Yes, you read that headline right. With the full implementation of Continuous Vetting for the DoD community, security officers are emphasizing that self-reporting is in fact more important – better to report an issue yourself versus waiting for the government to find out first.
Here’s a list of some of the activities that ARE reportable for Top Secret clearance holders but aren’t indicated for Secret clearance holders:
- Foreign Affiliation; voting in a foreign election
- Personnel Finance and Business Anomalies; financial anomalies
- Personnel Finance and Business Anomalies; direct involvement in financial business
- Personnel Finance and Business Anomalies; foreign bank accounts
- Personnel Finance and Business Anomalies; ownership of foreign properties
- Living Status/Arrangements; cohabitation
- Living Status/Arrangements; marriage
- Living Status/Arrangements; adoption of non-U.S. citizen children
- Living Status/Arrangements; foreign national roommates
Why the disparity in reporting requirements? It comes down to how Security Executive Agent Directive (SEAD) 3 was written – and many security professionals argue there isn’t a clear reason why the directive was written with the differing requirements.
“With one exception, there should be no difference in reporting requirements for a person who has a Secret or Confidential clearance and a person who has a TS/SCI clearance,” said William Henderson, the president of the Federal Clearance Assistance Service and a regular ClearanceJobs contributor. “The exception would be reporting marriage to or cohabitation with a native born U.S. citizen, because there is a requirement for a spouse/cohabitant NAC [National Agency Check] as part of a Tier 5 investigation.”

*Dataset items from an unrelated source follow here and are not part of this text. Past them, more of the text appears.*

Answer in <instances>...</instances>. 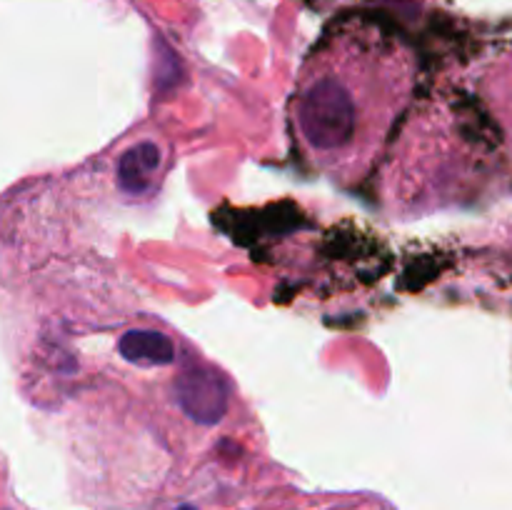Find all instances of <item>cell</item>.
<instances>
[{"label": "cell", "mask_w": 512, "mask_h": 510, "mask_svg": "<svg viewBox=\"0 0 512 510\" xmlns=\"http://www.w3.org/2000/svg\"><path fill=\"white\" fill-rule=\"evenodd\" d=\"M300 135L318 155H338L353 143L360 125L355 88L335 70L310 75L295 105Z\"/></svg>", "instance_id": "1"}, {"label": "cell", "mask_w": 512, "mask_h": 510, "mask_svg": "<svg viewBox=\"0 0 512 510\" xmlns=\"http://www.w3.org/2000/svg\"><path fill=\"white\" fill-rule=\"evenodd\" d=\"M175 400L190 420L215 425L228 413V385L215 370L190 368L175 378Z\"/></svg>", "instance_id": "2"}, {"label": "cell", "mask_w": 512, "mask_h": 510, "mask_svg": "<svg viewBox=\"0 0 512 510\" xmlns=\"http://www.w3.org/2000/svg\"><path fill=\"white\" fill-rule=\"evenodd\" d=\"M163 165L160 148L150 140L135 143L118 160V185L125 195H145L155 188V178Z\"/></svg>", "instance_id": "3"}, {"label": "cell", "mask_w": 512, "mask_h": 510, "mask_svg": "<svg viewBox=\"0 0 512 510\" xmlns=\"http://www.w3.org/2000/svg\"><path fill=\"white\" fill-rule=\"evenodd\" d=\"M118 353L120 358L140 368H163L175 360V345L165 333L140 328L120 335Z\"/></svg>", "instance_id": "4"}, {"label": "cell", "mask_w": 512, "mask_h": 510, "mask_svg": "<svg viewBox=\"0 0 512 510\" xmlns=\"http://www.w3.org/2000/svg\"><path fill=\"white\" fill-rule=\"evenodd\" d=\"M178 510H198V508H195V505H180Z\"/></svg>", "instance_id": "5"}]
</instances>
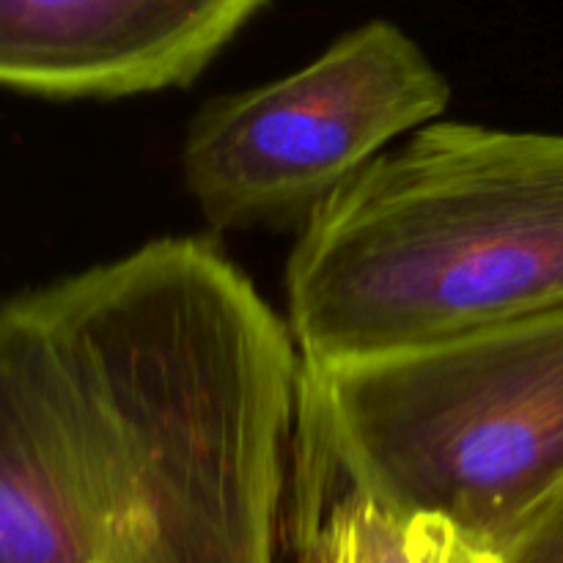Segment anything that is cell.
<instances>
[{
    "label": "cell",
    "mask_w": 563,
    "mask_h": 563,
    "mask_svg": "<svg viewBox=\"0 0 563 563\" xmlns=\"http://www.w3.org/2000/svg\"><path fill=\"white\" fill-rule=\"evenodd\" d=\"M495 555L498 563H563V489Z\"/></svg>",
    "instance_id": "cell-8"
},
{
    "label": "cell",
    "mask_w": 563,
    "mask_h": 563,
    "mask_svg": "<svg viewBox=\"0 0 563 563\" xmlns=\"http://www.w3.org/2000/svg\"><path fill=\"white\" fill-rule=\"evenodd\" d=\"M563 311V132L427 124L306 218L286 267L302 366Z\"/></svg>",
    "instance_id": "cell-2"
},
{
    "label": "cell",
    "mask_w": 563,
    "mask_h": 563,
    "mask_svg": "<svg viewBox=\"0 0 563 563\" xmlns=\"http://www.w3.org/2000/svg\"><path fill=\"white\" fill-rule=\"evenodd\" d=\"M302 563H412L410 517L352 495L330 500L317 528H308Z\"/></svg>",
    "instance_id": "cell-6"
},
{
    "label": "cell",
    "mask_w": 563,
    "mask_h": 563,
    "mask_svg": "<svg viewBox=\"0 0 563 563\" xmlns=\"http://www.w3.org/2000/svg\"><path fill=\"white\" fill-rule=\"evenodd\" d=\"M449 102V80L410 33L363 22L291 75L203 104L181 170L214 229L308 218Z\"/></svg>",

SEAD 3 went into affect in June 2017, and has sections specific to all covered individuals, those with Secret, Confidential or “L” access; and for those with Top Secret or “Q” access. Top Secret clearance holders have five additional reporting requirements beyond Secret holders for incidents falling under ‘Foreign Activities’ and three additional incidents under ‘Other Activities.’ While the reporting requirements are different, it’s worth noting that the adjudicative guidelines used to issue clearances are the same regardless of clearance level.
“It is axiomatic that a person who cannot be trusted with Top Secret information, cannot be trusted with Secret information either,” explained Henderson. “For example, a person with a Secret clearance will automatically have their Secret clearance revoked, if they are denied a TS clearance. The National Security Adjudicative Guidelines apply equally to all levels of clearances.”
That ties into a common question clearance applicants ask – if I’m concerned I won’t be able to obtain a Top Secret security clearance, should I go for a Secret clearance instead? The short answer would be no – if you have something indicated on the SF-86 or uncovered in an investigation that would prevent eligibility, it should be an issue at either level. It comes down to whether or not it’s flagged in the SF-86 through the largely automated checks of that process, or if there is something that would only be uncovered based on the additional field work of a Top Secret clearance investigation. This also comes up for individuals who have already successfully obtained a security clearance – as Henderson notes, a TS denial then results in revocation of Secret eligibility, as well.
“The concept of risk management has always been applied to the basic scope and period of coverage of investigations for Secret and TS clearance, with Tier 5 being 10 times more expensive and more involved than Tier 3,” notes Henderson. “But once an issue is known there should be no difference in how the investigations are pursued. The majority of cleared people who betrayed the U.S. held Secret clearances.”